Con la sobrietà e il rigore che la contraddistinguono la nostra immarcescibile Presidente del Consiglio, ci ha illuminato sugli effetti di un’eventuale inopinata vittoria del NO, al prossimo referendum. “Se vince il no avremo figli strappati alle madri, gli immigrati illegali, i pedofili e gli stupratori saranno rimessi in libertà“. E solo perché Voldemort ormai è fuori dai giochi e Hannibal Lecter è diventato vegetariano, altrimenti…

Ma non vi ha detto tutto, perché non voleva turbare le vostre anime innocenti. In realtà è un fatto ormai acclarato che con la vittoria del NO i giudici comunisti ricominceranno a mangiare bambini. Perché secondo voi a quella bucolica famiglia del bosco hanno tolto i bambini? Ancora non avete capito? Inoltre la vittoria del NO, del rosso NO, farà aumentare il colesterolo e i diverticoli. Non ci credete? Di che colore è la carne? Rossa, aumento del colesterolo. I semi dei pomodori infiammano i diverticoli. E di che coloro sono i pomodori?

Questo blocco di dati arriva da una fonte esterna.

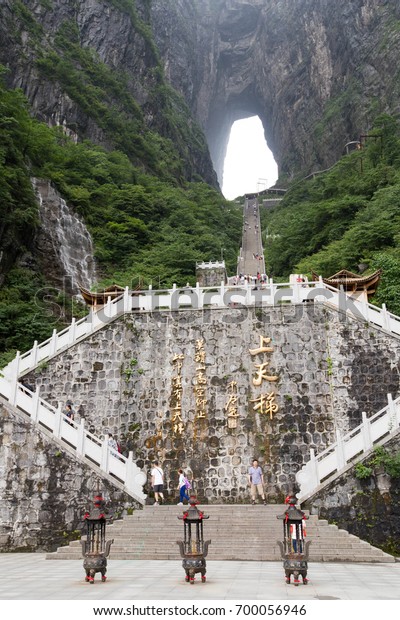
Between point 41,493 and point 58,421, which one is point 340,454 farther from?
point 41,493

D’altra parte Il Giornale (che com’è noto non è libero, mentre Libero non è un giornale), non poteva tacere una verità incontrovertibile: se vince il NO ad avvantaggiarsene saranno gli islamici. E voi, perplessi viaggiatori ermeneutici vi chiederete, ma che minchia c’entrano gli islamici con il referendum? Ve lo spiego io: perché in arabo “no” si pronuncia “lè”, mentre “sì” si pronuncia “Naam”. Dai, obiettivamente il sì è più complicato, è ovvio che loro preferiscono che vinca il NO, non ci sono mica dubbi.

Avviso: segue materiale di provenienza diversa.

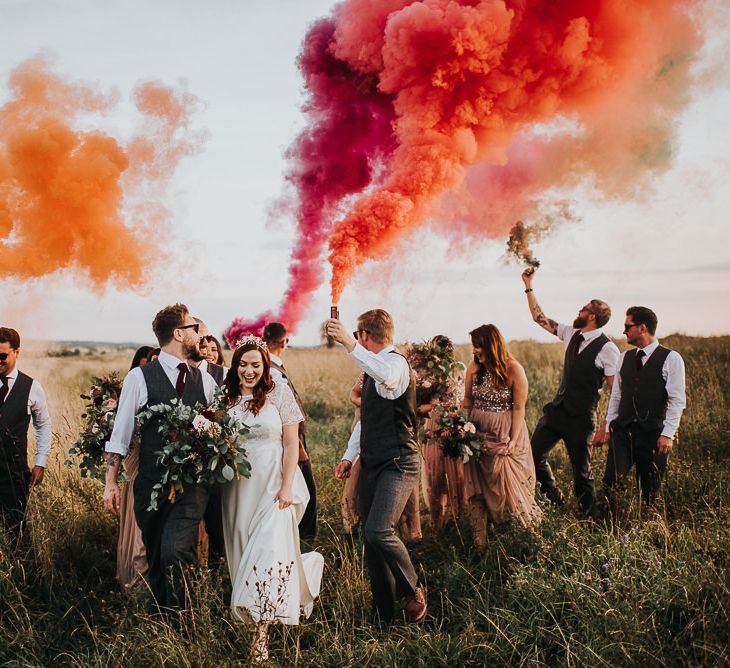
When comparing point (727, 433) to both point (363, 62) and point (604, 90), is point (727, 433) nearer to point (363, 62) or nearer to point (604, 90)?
point (604, 90)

Al contrario, i sodali della premier si sono spesi per diffondere i grandi benefici che arriveranno dalla vittoria del SI’. La Bartolozzi ci assicura che la vittoria “aiuterà a far fuori la magistratura” (meno male, ero un po’ in pensiero) e ha aggiunto che “le aziende torneranno ad investire e i giovani che vanno via torneranno a fidarsi“. Poi, a microfoni spenti, ha aggiunto che favorirà la ricrescita dei capelli, farà smettere di russare, ogni Cristo scenderà dalla croce, anche gli uccelli faranno ritorno!

Da parte sua Bocchino ha assicurato che “non verranno più arrestati indagati che poi verranno assolti“. E’ così: il sì avrà effetti divinatori. Chi voterà sì sarà in grado di prevedere le prossime uscite del Lotto e persino chi vincerà il prossimo festival di Sanremo. D’altra parte, come si intitola la canzone che ha vinto quest’anno? E secondo voi è un caso?